5.) A l’époque des « kirishitan » (catholiques japonais des origines), on pensait dans l’Eglise qu’il n’y avait qu’une seule méthode pour survivre à ces temps difficiles, c’était de travailler de toutes ses forces à la formation des chrétiens. Actuellement se préparent les cérémonies de béatification de 188 martyrs. Ceux qui les ont choisis parmi des milliers de martyrs sont eux-mêmes des Japonais. Ceux qui ont été choisis étaient convaincus des valeurs du christianisme. Parmi les martyrs, on en trouve qui, en tant que Japonais et en tant que chrétiens, ont eu le courage de témoigner qu’ils choisissaient la mort.

 

 

Notes (Les notes sont de la rédaction d’Eglises d’Asie.)

 

(1)     Cette dernière persécution se produisit après la rencontre des chrétiens cachés et des missionnaires qui, de retour au Japon, avaient construit une chapelle à l’usage des étrangers sur une colline à l’orée du village d’Urakami, en 1865. Le pouvoir des Tokugawa fut aboli le 3 janvier 1868. Ce fut le début de la période dite ‘Restauration de Meiji’. Sur ce sujet voir « Meiji-1868 » de Paul Akamatsu (Calmann-Lévy, 1968). Dernier soubresaut des partisans de l’antique tradition impériale, le nouveau gouverneur de Nagasaki fit appliquer l’ultime rescrit impérial du 29 avril 1868, interdisant « la détestable secte des chrétiens ». S’ensuivirent des tortures pour les faire abjurer et, en 1870, la déportation en masse dans différents fiefs où les daimyos étaient chargés de les faire apostasier. Sous la pression des gouvernements étrangers alertés et celles des partisans d’une modernisation du pays, l’édit du 14 mars 1873 autorisa les déportés survivants à rentrer chez eux. Au départ, ils avaient été 3 404. A la suite des tortures et des privations endurées pendant trois ans, 660 étaient morts.
(2)     Tsuwano Kameikorekane : érudit et philosophe qui fit partie du gouvernement de Meiji au Bureau des Affaires religieuses, où il se fit l’avocat d’une renaissance du shintô. (Le Japon, Louis Frédéric, Robert Laffont, 1996).
(3)     Daijôsai : grande cérémonie célébrée par les empereurs au début de leur règne. Elle fut abandonnée en 1947 avec la nouvelle Constitution et la publication des lois concernant la maison impériale, mais reprise le 22 novembre 1990 après le couronnement officiel de l’actuel empereur Akihito (Le Japon, Louis Frédéric, Robert Laffont, 1996).
(4)     L’âge d’or du christianisme au Japon : St François Xavier débarqua au Japon en 1543. En 1570, on estime le nombre des chrétiens entre 20 000 et 30 000 (chiffres proposés par la Conférence épiscopale du Japon). En 1587, commença la première persécution.
Sur l’histoire du Japon en général, voir en français : Histoire du Japon, de Roger Bershand, Payot, 1958, et Histoire du Japon, de George Sansom, Fayard, 1988. En japonais : Nippon Kirusutokyô-shi, de Gonoi Takashi, Yoshikawakôbunkan, 1990.
(5)     Mateus de Couros : jésuite portugais. Arrivé au Japon en 1571. Déporté aux Philippines en 1614, il mourut en entrant dans le port de Manille.

Entrées de données

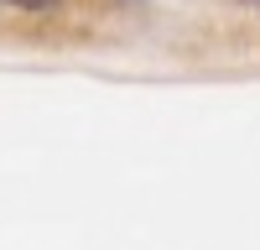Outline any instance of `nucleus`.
<instances>
[{
  "mask_svg": "<svg viewBox=\"0 0 260 250\" xmlns=\"http://www.w3.org/2000/svg\"><path fill=\"white\" fill-rule=\"evenodd\" d=\"M16 6H42V0H16Z\"/></svg>",
  "mask_w": 260,
  "mask_h": 250,
  "instance_id": "f257e3e1",
  "label": "nucleus"
}]
</instances>
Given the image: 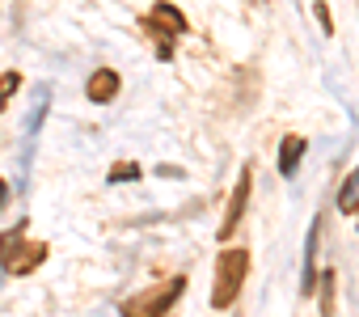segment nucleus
I'll return each mask as SVG.
<instances>
[{
	"label": "nucleus",
	"mask_w": 359,
	"mask_h": 317,
	"mask_svg": "<svg viewBox=\"0 0 359 317\" xmlns=\"http://www.w3.org/2000/svg\"><path fill=\"white\" fill-rule=\"evenodd\" d=\"M245 271H250V254L245 250H224L220 262H216V283H212V309H229L245 283Z\"/></svg>",
	"instance_id": "obj_1"
},
{
	"label": "nucleus",
	"mask_w": 359,
	"mask_h": 317,
	"mask_svg": "<svg viewBox=\"0 0 359 317\" xmlns=\"http://www.w3.org/2000/svg\"><path fill=\"white\" fill-rule=\"evenodd\" d=\"M22 241H26V233L22 229H9L5 237H0V267H5V271H13V275H30L39 262H43V245L34 250V254H22Z\"/></svg>",
	"instance_id": "obj_3"
},
{
	"label": "nucleus",
	"mask_w": 359,
	"mask_h": 317,
	"mask_svg": "<svg viewBox=\"0 0 359 317\" xmlns=\"http://www.w3.org/2000/svg\"><path fill=\"white\" fill-rule=\"evenodd\" d=\"M182 288H187V279L177 275V279H169V288L140 292V296H131V300L123 304V317H165V313H169V304L182 296Z\"/></svg>",
	"instance_id": "obj_2"
},
{
	"label": "nucleus",
	"mask_w": 359,
	"mask_h": 317,
	"mask_svg": "<svg viewBox=\"0 0 359 317\" xmlns=\"http://www.w3.org/2000/svg\"><path fill=\"white\" fill-rule=\"evenodd\" d=\"M5 195H9V191H5V182H0V208H5Z\"/></svg>",
	"instance_id": "obj_13"
},
{
	"label": "nucleus",
	"mask_w": 359,
	"mask_h": 317,
	"mask_svg": "<svg viewBox=\"0 0 359 317\" xmlns=\"http://www.w3.org/2000/svg\"><path fill=\"white\" fill-rule=\"evenodd\" d=\"M152 18H156L161 26H169L173 34H187V18H182V13H177L173 5H165V0H161V5H156V9H152Z\"/></svg>",
	"instance_id": "obj_8"
},
{
	"label": "nucleus",
	"mask_w": 359,
	"mask_h": 317,
	"mask_svg": "<svg viewBox=\"0 0 359 317\" xmlns=\"http://www.w3.org/2000/svg\"><path fill=\"white\" fill-rule=\"evenodd\" d=\"M245 199H250V170H241V178H237V191H233L229 212H224V220H220V241L233 237V229H237V220H241V212H245Z\"/></svg>",
	"instance_id": "obj_4"
},
{
	"label": "nucleus",
	"mask_w": 359,
	"mask_h": 317,
	"mask_svg": "<svg viewBox=\"0 0 359 317\" xmlns=\"http://www.w3.org/2000/svg\"><path fill=\"white\" fill-rule=\"evenodd\" d=\"M355 208H359V166H355V174L338 191V212H355Z\"/></svg>",
	"instance_id": "obj_9"
},
{
	"label": "nucleus",
	"mask_w": 359,
	"mask_h": 317,
	"mask_svg": "<svg viewBox=\"0 0 359 317\" xmlns=\"http://www.w3.org/2000/svg\"><path fill=\"white\" fill-rule=\"evenodd\" d=\"M85 93H89V102H97V106L114 102V97H118V72H114V68H97V72L89 76Z\"/></svg>",
	"instance_id": "obj_5"
},
{
	"label": "nucleus",
	"mask_w": 359,
	"mask_h": 317,
	"mask_svg": "<svg viewBox=\"0 0 359 317\" xmlns=\"http://www.w3.org/2000/svg\"><path fill=\"white\" fill-rule=\"evenodd\" d=\"M300 156H304V140H300V135H283V144H279V174H283V178L296 174Z\"/></svg>",
	"instance_id": "obj_7"
},
{
	"label": "nucleus",
	"mask_w": 359,
	"mask_h": 317,
	"mask_svg": "<svg viewBox=\"0 0 359 317\" xmlns=\"http://www.w3.org/2000/svg\"><path fill=\"white\" fill-rule=\"evenodd\" d=\"M321 317H334V271L321 279Z\"/></svg>",
	"instance_id": "obj_10"
},
{
	"label": "nucleus",
	"mask_w": 359,
	"mask_h": 317,
	"mask_svg": "<svg viewBox=\"0 0 359 317\" xmlns=\"http://www.w3.org/2000/svg\"><path fill=\"white\" fill-rule=\"evenodd\" d=\"M317 237H321V220H313V229H309V237H304V267H300V292H304V296L317 292V267H313V258H317Z\"/></svg>",
	"instance_id": "obj_6"
},
{
	"label": "nucleus",
	"mask_w": 359,
	"mask_h": 317,
	"mask_svg": "<svg viewBox=\"0 0 359 317\" xmlns=\"http://www.w3.org/2000/svg\"><path fill=\"white\" fill-rule=\"evenodd\" d=\"M313 13H317L321 30H325V34H334V18H330V5H325V0H317V5H313Z\"/></svg>",
	"instance_id": "obj_12"
},
{
	"label": "nucleus",
	"mask_w": 359,
	"mask_h": 317,
	"mask_svg": "<svg viewBox=\"0 0 359 317\" xmlns=\"http://www.w3.org/2000/svg\"><path fill=\"white\" fill-rule=\"evenodd\" d=\"M127 178H131V182L140 178V166H135V161H118V166L110 170V182H127Z\"/></svg>",
	"instance_id": "obj_11"
}]
</instances>
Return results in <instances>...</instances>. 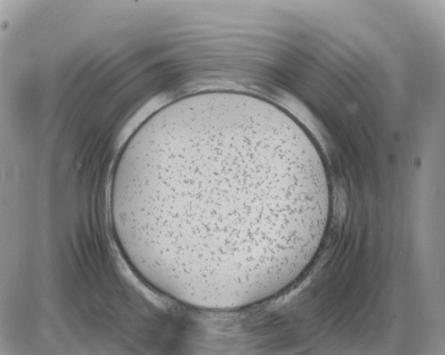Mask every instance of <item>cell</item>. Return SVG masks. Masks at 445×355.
<instances>
[{
	"label": "cell",
	"mask_w": 445,
	"mask_h": 355,
	"mask_svg": "<svg viewBox=\"0 0 445 355\" xmlns=\"http://www.w3.org/2000/svg\"><path fill=\"white\" fill-rule=\"evenodd\" d=\"M125 249L174 295L237 299L275 285L308 238L318 192L308 148L258 110L177 107L129 139L111 181Z\"/></svg>",
	"instance_id": "cell-1"
}]
</instances>
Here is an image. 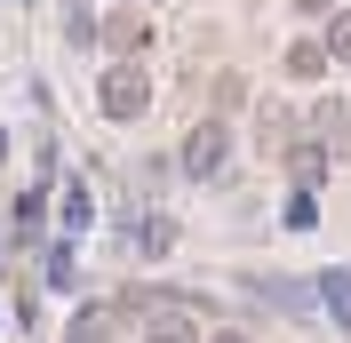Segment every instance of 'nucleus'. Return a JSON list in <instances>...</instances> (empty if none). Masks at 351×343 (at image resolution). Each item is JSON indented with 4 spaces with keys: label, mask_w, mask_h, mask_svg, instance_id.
Here are the masks:
<instances>
[{
    "label": "nucleus",
    "mask_w": 351,
    "mask_h": 343,
    "mask_svg": "<svg viewBox=\"0 0 351 343\" xmlns=\"http://www.w3.org/2000/svg\"><path fill=\"white\" fill-rule=\"evenodd\" d=\"M136 320H144V343H192V327L208 320L199 296H168V287H128Z\"/></svg>",
    "instance_id": "nucleus-1"
},
{
    "label": "nucleus",
    "mask_w": 351,
    "mask_h": 343,
    "mask_svg": "<svg viewBox=\"0 0 351 343\" xmlns=\"http://www.w3.org/2000/svg\"><path fill=\"white\" fill-rule=\"evenodd\" d=\"M96 104H104V120H144V104H152V72H144V64H112L104 88H96Z\"/></svg>",
    "instance_id": "nucleus-2"
},
{
    "label": "nucleus",
    "mask_w": 351,
    "mask_h": 343,
    "mask_svg": "<svg viewBox=\"0 0 351 343\" xmlns=\"http://www.w3.org/2000/svg\"><path fill=\"white\" fill-rule=\"evenodd\" d=\"M96 40L112 48V64H144V48H152V16H144V8H112V16L96 24Z\"/></svg>",
    "instance_id": "nucleus-3"
},
{
    "label": "nucleus",
    "mask_w": 351,
    "mask_h": 343,
    "mask_svg": "<svg viewBox=\"0 0 351 343\" xmlns=\"http://www.w3.org/2000/svg\"><path fill=\"white\" fill-rule=\"evenodd\" d=\"M120 327H136L128 296H104V303H80V311H72V343H112Z\"/></svg>",
    "instance_id": "nucleus-4"
},
{
    "label": "nucleus",
    "mask_w": 351,
    "mask_h": 343,
    "mask_svg": "<svg viewBox=\"0 0 351 343\" xmlns=\"http://www.w3.org/2000/svg\"><path fill=\"white\" fill-rule=\"evenodd\" d=\"M223 160H232V136H223V120H199L192 136H184V176H223Z\"/></svg>",
    "instance_id": "nucleus-5"
},
{
    "label": "nucleus",
    "mask_w": 351,
    "mask_h": 343,
    "mask_svg": "<svg viewBox=\"0 0 351 343\" xmlns=\"http://www.w3.org/2000/svg\"><path fill=\"white\" fill-rule=\"evenodd\" d=\"M311 144L328 152V160H343V152H351V104H335V96L311 104Z\"/></svg>",
    "instance_id": "nucleus-6"
},
{
    "label": "nucleus",
    "mask_w": 351,
    "mask_h": 343,
    "mask_svg": "<svg viewBox=\"0 0 351 343\" xmlns=\"http://www.w3.org/2000/svg\"><path fill=\"white\" fill-rule=\"evenodd\" d=\"M256 144H263V160H287V152H295V112H287V104H263Z\"/></svg>",
    "instance_id": "nucleus-7"
},
{
    "label": "nucleus",
    "mask_w": 351,
    "mask_h": 343,
    "mask_svg": "<svg viewBox=\"0 0 351 343\" xmlns=\"http://www.w3.org/2000/svg\"><path fill=\"white\" fill-rule=\"evenodd\" d=\"M287 168H295V184H304V192H319V176H328L335 160H328V152H319V144H311V136H304V144L287 152Z\"/></svg>",
    "instance_id": "nucleus-8"
},
{
    "label": "nucleus",
    "mask_w": 351,
    "mask_h": 343,
    "mask_svg": "<svg viewBox=\"0 0 351 343\" xmlns=\"http://www.w3.org/2000/svg\"><path fill=\"white\" fill-rule=\"evenodd\" d=\"M287 72H295V80H319V72H328V40H295L287 48Z\"/></svg>",
    "instance_id": "nucleus-9"
},
{
    "label": "nucleus",
    "mask_w": 351,
    "mask_h": 343,
    "mask_svg": "<svg viewBox=\"0 0 351 343\" xmlns=\"http://www.w3.org/2000/svg\"><path fill=\"white\" fill-rule=\"evenodd\" d=\"M88 215H96L88 184H64V215H56V224H64V232H88Z\"/></svg>",
    "instance_id": "nucleus-10"
},
{
    "label": "nucleus",
    "mask_w": 351,
    "mask_h": 343,
    "mask_svg": "<svg viewBox=\"0 0 351 343\" xmlns=\"http://www.w3.org/2000/svg\"><path fill=\"white\" fill-rule=\"evenodd\" d=\"M8 232H16V239H32V232H40V192H24L16 208H8Z\"/></svg>",
    "instance_id": "nucleus-11"
},
{
    "label": "nucleus",
    "mask_w": 351,
    "mask_h": 343,
    "mask_svg": "<svg viewBox=\"0 0 351 343\" xmlns=\"http://www.w3.org/2000/svg\"><path fill=\"white\" fill-rule=\"evenodd\" d=\"M328 64H351V8H335L328 24Z\"/></svg>",
    "instance_id": "nucleus-12"
},
{
    "label": "nucleus",
    "mask_w": 351,
    "mask_h": 343,
    "mask_svg": "<svg viewBox=\"0 0 351 343\" xmlns=\"http://www.w3.org/2000/svg\"><path fill=\"white\" fill-rule=\"evenodd\" d=\"M319 296H328L335 311H343V320H351V272H319Z\"/></svg>",
    "instance_id": "nucleus-13"
},
{
    "label": "nucleus",
    "mask_w": 351,
    "mask_h": 343,
    "mask_svg": "<svg viewBox=\"0 0 351 343\" xmlns=\"http://www.w3.org/2000/svg\"><path fill=\"white\" fill-rule=\"evenodd\" d=\"M311 224H319V200L295 192V200H287V232H311Z\"/></svg>",
    "instance_id": "nucleus-14"
},
{
    "label": "nucleus",
    "mask_w": 351,
    "mask_h": 343,
    "mask_svg": "<svg viewBox=\"0 0 351 343\" xmlns=\"http://www.w3.org/2000/svg\"><path fill=\"white\" fill-rule=\"evenodd\" d=\"M48 287H80L72 279V248H48Z\"/></svg>",
    "instance_id": "nucleus-15"
},
{
    "label": "nucleus",
    "mask_w": 351,
    "mask_h": 343,
    "mask_svg": "<svg viewBox=\"0 0 351 343\" xmlns=\"http://www.w3.org/2000/svg\"><path fill=\"white\" fill-rule=\"evenodd\" d=\"M168 239H176L168 224H136V248H144V256H160V248H168Z\"/></svg>",
    "instance_id": "nucleus-16"
},
{
    "label": "nucleus",
    "mask_w": 351,
    "mask_h": 343,
    "mask_svg": "<svg viewBox=\"0 0 351 343\" xmlns=\"http://www.w3.org/2000/svg\"><path fill=\"white\" fill-rule=\"evenodd\" d=\"M295 8H311V16H328V8H335V0H295Z\"/></svg>",
    "instance_id": "nucleus-17"
},
{
    "label": "nucleus",
    "mask_w": 351,
    "mask_h": 343,
    "mask_svg": "<svg viewBox=\"0 0 351 343\" xmlns=\"http://www.w3.org/2000/svg\"><path fill=\"white\" fill-rule=\"evenodd\" d=\"M216 343H247V335H240V327H223V335H216Z\"/></svg>",
    "instance_id": "nucleus-18"
},
{
    "label": "nucleus",
    "mask_w": 351,
    "mask_h": 343,
    "mask_svg": "<svg viewBox=\"0 0 351 343\" xmlns=\"http://www.w3.org/2000/svg\"><path fill=\"white\" fill-rule=\"evenodd\" d=\"M0 160H8V128H0Z\"/></svg>",
    "instance_id": "nucleus-19"
},
{
    "label": "nucleus",
    "mask_w": 351,
    "mask_h": 343,
    "mask_svg": "<svg viewBox=\"0 0 351 343\" xmlns=\"http://www.w3.org/2000/svg\"><path fill=\"white\" fill-rule=\"evenodd\" d=\"M0 248H8V224H0Z\"/></svg>",
    "instance_id": "nucleus-20"
}]
</instances>
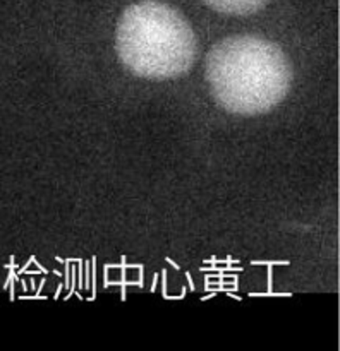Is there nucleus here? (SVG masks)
<instances>
[{
  "label": "nucleus",
  "mask_w": 340,
  "mask_h": 351,
  "mask_svg": "<svg viewBox=\"0 0 340 351\" xmlns=\"http://www.w3.org/2000/svg\"><path fill=\"white\" fill-rule=\"evenodd\" d=\"M206 79L222 108L261 115L280 105L292 86V67L277 43L261 36H230L206 58Z\"/></svg>",
  "instance_id": "f257e3e1"
},
{
  "label": "nucleus",
  "mask_w": 340,
  "mask_h": 351,
  "mask_svg": "<svg viewBox=\"0 0 340 351\" xmlns=\"http://www.w3.org/2000/svg\"><path fill=\"white\" fill-rule=\"evenodd\" d=\"M120 62L146 79H172L185 74L198 55L194 31L181 12L158 0L127 7L115 31Z\"/></svg>",
  "instance_id": "f03ea898"
},
{
  "label": "nucleus",
  "mask_w": 340,
  "mask_h": 351,
  "mask_svg": "<svg viewBox=\"0 0 340 351\" xmlns=\"http://www.w3.org/2000/svg\"><path fill=\"white\" fill-rule=\"evenodd\" d=\"M206 5L223 14L232 16H249L263 9L270 0H203Z\"/></svg>",
  "instance_id": "7ed1b4c3"
}]
</instances>
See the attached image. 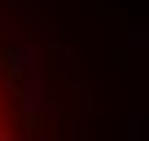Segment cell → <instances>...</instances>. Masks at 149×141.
<instances>
[{
	"label": "cell",
	"instance_id": "1",
	"mask_svg": "<svg viewBox=\"0 0 149 141\" xmlns=\"http://www.w3.org/2000/svg\"><path fill=\"white\" fill-rule=\"evenodd\" d=\"M0 141H26V115H22V97L9 80L5 62H0Z\"/></svg>",
	"mask_w": 149,
	"mask_h": 141
}]
</instances>
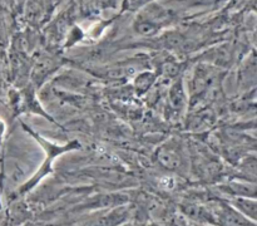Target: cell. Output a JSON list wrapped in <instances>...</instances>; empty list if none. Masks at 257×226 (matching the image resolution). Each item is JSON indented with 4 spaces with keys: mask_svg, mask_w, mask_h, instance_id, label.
I'll return each instance as SVG.
<instances>
[{
    "mask_svg": "<svg viewBox=\"0 0 257 226\" xmlns=\"http://www.w3.org/2000/svg\"><path fill=\"white\" fill-rule=\"evenodd\" d=\"M157 161L167 170H180L183 166V151L176 141H170L161 146L157 151Z\"/></svg>",
    "mask_w": 257,
    "mask_h": 226,
    "instance_id": "6da1fadb",
    "label": "cell"
},
{
    "mask_svg": "<svg viewBox=\"0 0 257 226\" xmlns=\"http://www.w3.org/2000/svg\"><path fill=\"white\" fill-rule=\"evenodd\" d=\"M130 211L124 206H119L105 213L94 216L80 226H119L127 221Z\"/></svg>",
    "mask_w": 257,
    "mask_h": 226,
    "instance_id": "7a4b0ae2",
    "label": "cell"
},
{
    "mask_svg": "<svg viewBox=\"0 0 257 226\" xmlns=\"http://www.w3.org/2000/svg\"><path fill=\"white\" fill-rule=\"evenodd\" d=\"M228 205L232 206L236 211L243 215L245 217H247L248 220L256 221V200L255 197H240V196H235L233 198H231Z\"/></svg>",
    "mask_w": 257,
    "mask_h": 226,
    "instance_id": "3957f363",
    "label": "cell"
},
{
    "mask_svg": "<svg viewBox=\"0 0 257 226\" xmlns=\"http://www.w3.org/2000/svg\"><path fill=\"white\" fill-rule=\"evenodd\" d=\"M226 191L230 192V195L240 196V197H255L256 187L255 183L251 182H230L226 187Z\"/></svg>",
    "mask_w": 257,
    "mask_h": 226,
    "instance_id": "277c9868",
    "label": "cell"
},
{
    "mask_svg": "<svg viewBox=\"0 0 257 226\" xmlns=\"http://www.w3.org/2000/svg\"><path fill=\"white\" fill-rule=\"evenodd\" d=\"M150 226H152V225H150Z\"/></svg>",
    "mask_w": 257,
    "mask_h": 226,
    "instance_id": "5b68a950",
    "label": "cell"
}]
</instances>
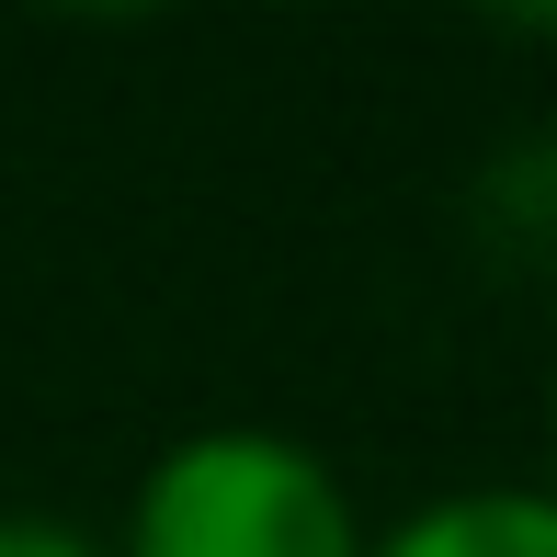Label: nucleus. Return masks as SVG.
Segmentation results:
<instances>
[{
	"label": "nucleus",
	"instance_id": "1",
	"mask_svg": "<svg viewBox=\"0 0 557 557\" xmlns=\"http://www.w3.org/2000/svg\"><path fill=\"white\" fill-rule=\"evenodd\" d=\"M114 557H364L375 523L285 421H194L137 467Z\"/></svg>",
	"mask_w": 557,
	"mask_h": 557
},
{
	"label": "nucleus",
	"instance_id": "2",
	"mask_svg": "<svg viewBox=\"0 0 557 557\" xmlns=\"http://www.w3.org/2000/svg\"><path fill=\"white\" fill-rule=\"evenodd\" d=\"M364 557H557V490H546V478H478V490H433L421 512L375 523Z\"/></svg>",
	"mask_w": 557,
	"mask_h": 557
},
{
	"label": "nucleus",
	"instance_id": "3",
	"mask_svg": "<svg viewBox=\"0 0 557 557\" xmlns=\"http://www.w3.org/2000/svg\"><path fill=\"white\" fill-rule=\"evenodd\" d=\"M478 227H490V250L523 285H557V125L546 137H512L478 171Z\"/></svg>",
	"mask_w": 557,
	"mask_h": 557
},
{
	"label": "nucleus",
	"instance_id": "4",
	"mask_svg": "<svg viewBox=\"0 0 557 557\" xmlns=\"http://www.w3.org/2000/svg\"><path fill=\"white\" fill-rule=\"evenodd\" d=\"M0 557H114V546L81 535L69 512H0Z\"/></svg>",
	"mask_w": 557,
	"mask_h": 557
},
{
	"label": "nucleus",
	"instance_id": "5",
	"mask_svg": "<svg viewBox=\"0 0 557 557\" xmlns=\"http://www.w3.org/2000/svg\"><path fill=\"white\" fill-rule=\"evenodd\" d=\"M546 490H557V375H546Z\"/></svg>",
	"mask_w": 557,
	"mask_h": 557
}]
</instances>
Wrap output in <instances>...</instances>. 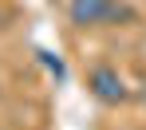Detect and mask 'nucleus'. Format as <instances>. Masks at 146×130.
Masks as SVG:
<instances>
[{"mask_svg":"<svg viewBox=\"0 0 146 130\" xmlns=\"http://www.w3.org/2000/svg\"><path fill=\"white\" fill-rule=\"evenodd\" d=\"M67 16L75 28H99V24H119L130 20V8H122L119 0H71Z\"/></svg>","mask_w":146,"mask_h":130,"instance_id":"obj_1","label":"nucleus"},{"mask_svg":"<svg viewBox=\"0 0 146 130\" xmlns=\"http://www.w3.org/2000/svg\"><path fill=\"white\" fill-rule=\"evenodd\" d=\"M87 87H91V95H95L99 103H107V106H119L126 103V79L115 71V67H95L91 75H87Z\"/></svg>","mask_w":146,"mask_h":130,"instance_id":"obj_2","label":"nucleus"}]
</instances>
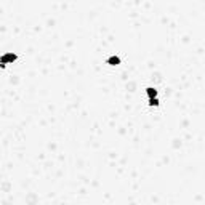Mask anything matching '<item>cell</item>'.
<instances>
[{"instance_id": "1", "label": "cell", "mask_w": 205, "mask_h": 205, "mask_svg": "<svg viewBox=\"0 0 205 205\" xmlns=\"http://www.w3.org/2000/svg\"><path fill=\"white\" fill-rule=\"evenodd\" d=\"M148 95H149V101L152 106H157L159 104V99H157V91L154 88H148Z\"/></svg>"}, {"instance_id": "2", "label": "cell", "mask_w": 205, "mask_h": 205, "mask_svg": "<svg viewBox=\"0 0 205 205\" xmlns=\"http://www.w3.org/2000/svg\"><path fill=\"white\" fill-rule=\"evenodd\" d=\"M10 61H15V55H11V53H10V55H5V56L2 58V63H3V66H7V64L10 63Z\"/></svg>"}, {"instance_id": "3", "label": "cell", "mask_w": 205, "mask_h": 205, "mask_svg": "<svg viewBox=\"0 0 205 205\" xmlns=\"http://www.w3.org/2000/svg\"><path fill=\"white\" fill-rule=\"evenodd\" d=\"M109 63H111V64H119V58H114V56L109 58Z\"/></svg>"}]
</instances>
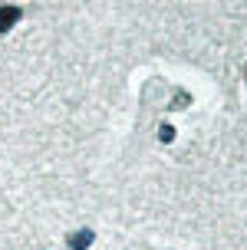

> **Consignes**
a) Mettez à jour le passage du texte sur les martyrs chrétiens du Japon commençant par « (3)     Daijôsai : grande » et se terminant par « Akihito (Le Japon, Louis Frédéric, Robert Laffont, 1996). » : recopiez-le en remplaçant « grande cérémonie » par « cérémonie solennelle ».
b) Dans le texte sur les martyrs chrétiens du Japon, reformulez sous forme de liste le paragraphe qui commence par « 5.) A l’époque des » en conservant ses faits principaux.
c) Poursuivez le texte sur les martyrs chrétiens du Japon à partir de sa dernière phrase.

> **Réponses aux consignes**
a)
(3)     Daijôsai : cérémonie solennelle célébrée par les empereurs au début de leur règne. Elle fut abandonnée en 1947 avec la nouvelle Constitution et la publication des lois concernant la maison impériale, mais reprise le 22 novembre 1990 après le couronnement officiel de l’actuel empereur Akihito (Le Japon, Louis Frédéric, Robert Laffont, 1996).

b)
- À l’époque des « kirishitan », l’Église estimait que la seule méthode pour survivre à ces temps difficiles était de travailler de toutes ses forces à la formation des chrétiens.
- Les cérémonies de béatification de 188 martyrs sont en préparation.
- Ces martyrs ont été choisis parmi des milliers d’autres par des Japonais.
- Les martyrs retenus étaient convaincus des valeurs du christianisme.
- Certains d’entre eux ont eu le courage de témoigner, en tant que Japonais et en tant que chrétiens, qu’ils choisissaient la mort.

c)
(6)     Kokugun : ce système de division du pays en provinces et districts (fiefs confiés à des daimyôs) demeurera en vigueur jusqu’à l’époque Meiji où ils devinrent les préfectures actuelles.
(7)     Pour réduire l’opposition des religieux bouddhistes, Oda Nobunaga incendia le temple de Hieizan, écrasa la ligue Ikkô-ikki de Nagajima (Ise), tout en montrant sa constante sympathie à l’égard des missionnaires jésuites, à qui il accorda sa protection. Ce qui donna aux missionnaires et aux chrétiens confiance dans l’avenir et eut une réelle influence sur les nombreuses conversions des daimyôs du Kyûshû.
(8)     Hideyoshi, soupçonnant l’existence d’un complot espagnol soutenu par les missionnaires, promulgua un édit d’interdiction du christianisme et d’expulsion de tous les missionnaires en juillet 1587. Un édit qui ne fut pas appliqué avec rigueur, les intérêts commerciaux prenant le dessus. Mais, en juillet février 1597, devant l’essor continu du christianisme, Hideyoshi décréta l’arrestation et la mort à Nagasaki de six missionnaires franciscains espagnols, de trois frères jésuites japonais et de vingt chrétiens. Hideyoshi mourut en 1598. L’Eglise catholique du Japon estime à 220 000 le nombre des chrétiens en 1613 (chiffres proposés par la Conférence épiscopale du Japon).
(9)     On sait que c’est grâce à l’appui des commerçants portugais chrétiens et de leurs navires que les missionnaires disciples de St François Xavier purent rapidement annoncer l’Evangile au Japon.
(10)   Le Moyen Age japonais couvre les époques de Kamakura et de Muromachi-Momoyama, c’est-à-dire de 1185 à 1567 ou 1603, selon les historiens.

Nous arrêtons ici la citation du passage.